**What to work on**
1: In the passage about Charles Blow's column on the evolution gap, what was the title of his piece in Saturday's Times?
2: Please pick up the passage about Charles Blow's column on the evolution gap and write the next few sentences after its final line.

*** Opening of Selected text ***

Bloviating on a Pew survey revealing a purportedly growing “evolution gap” between Republicans and Democrats, NY Times columnist Charles Blow stepped in it over the weekend, as Andrew T. Walker points out at National Review Online:

There are no better enforcers of civility and tolerance than editorialists and opinion writers who peddle these virtues while policing the terrain for intellectual nonconformity. New York Times writer Charles Blow has long been a member of good standing in this cabal, but his piece in Saturday’s Times outdoes even himself in ascending to increasingly new heights of arrogance. Titled “Indoctrinating Religious Warriors,” Blow reduces the entirety of the Christian faith and its apparent lagging acceptance of evolutionary naturalism to evidence of a culture-war mentality bent on creating a reliable political infantry:

But I believe that something else is also at play here, something more cynical. I believe this is a natural result of a long-running ploy by Republican party leaders to play on the most base convictions of conservative voters in order to solidify their support. Convince people that they’re fighting a religious war for religious freedom, a war in which passion and devotion are one’s weapons against doubt and confusion, and you make loyal soldiers.

*** Close of Selected text ***
*** Opening of Records supplied ***

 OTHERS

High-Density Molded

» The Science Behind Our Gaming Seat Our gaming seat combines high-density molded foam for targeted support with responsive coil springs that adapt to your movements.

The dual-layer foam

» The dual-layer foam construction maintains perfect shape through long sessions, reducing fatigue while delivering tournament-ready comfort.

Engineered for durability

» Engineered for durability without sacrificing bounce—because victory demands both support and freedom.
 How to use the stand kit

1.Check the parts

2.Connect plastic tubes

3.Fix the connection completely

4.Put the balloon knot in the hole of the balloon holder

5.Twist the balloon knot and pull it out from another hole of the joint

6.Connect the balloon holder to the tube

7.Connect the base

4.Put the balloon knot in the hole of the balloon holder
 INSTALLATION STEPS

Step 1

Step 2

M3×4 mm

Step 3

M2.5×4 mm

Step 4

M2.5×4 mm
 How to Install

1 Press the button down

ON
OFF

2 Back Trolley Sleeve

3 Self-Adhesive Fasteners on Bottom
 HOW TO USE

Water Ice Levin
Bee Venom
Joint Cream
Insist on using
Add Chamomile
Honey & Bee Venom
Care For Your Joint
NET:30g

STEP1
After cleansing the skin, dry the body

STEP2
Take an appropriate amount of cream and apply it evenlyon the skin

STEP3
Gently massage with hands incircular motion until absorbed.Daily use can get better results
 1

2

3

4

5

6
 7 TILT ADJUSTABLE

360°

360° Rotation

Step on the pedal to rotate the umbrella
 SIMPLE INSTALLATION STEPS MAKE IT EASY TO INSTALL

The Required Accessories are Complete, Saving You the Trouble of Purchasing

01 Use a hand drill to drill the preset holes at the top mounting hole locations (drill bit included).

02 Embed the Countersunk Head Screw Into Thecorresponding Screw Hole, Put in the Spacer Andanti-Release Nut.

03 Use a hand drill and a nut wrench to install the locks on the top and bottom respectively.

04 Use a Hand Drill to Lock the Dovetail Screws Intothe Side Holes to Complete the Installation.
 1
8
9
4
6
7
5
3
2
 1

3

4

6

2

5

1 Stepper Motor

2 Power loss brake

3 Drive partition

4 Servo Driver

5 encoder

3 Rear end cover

*** Close of Records supplied ***

**Task-by-task results**
1: "Indoctrinating Religious Warriors"

2:
There has been antiscience propagandizing running unchecked on the right for years, from anti-gay-equality misinformation to climate-change denials.

Personally, I loved this line, which is dripping with self-approval:

I don’t personally have a problem with religious faith, even in the extreme, as long as it doesn’t supersede science and it’s not used to impose outdated mores on others.

Blow’s comments are shockingly disrespectful and condescending towards a large swath of the American population that happens to not think like him. Undermining civic fraternity and a healthy pluralism, Blow reduces religion to sentiment, suggesting, in essence: Be religious, but don’t let it actually mean or affect anything. Don’t attach ethics or a worldview to it.

As a corrective to Walker no less than to Blow, I would say that they both leave out of their analysis the fact that many thoughtful people doubt Darwinian theory — which explains evolution as being fully “due to natural processes such as natural selection” (as the Pew poll put it) — not because of religious belief but because of their own independent judgment of the scientific evidence.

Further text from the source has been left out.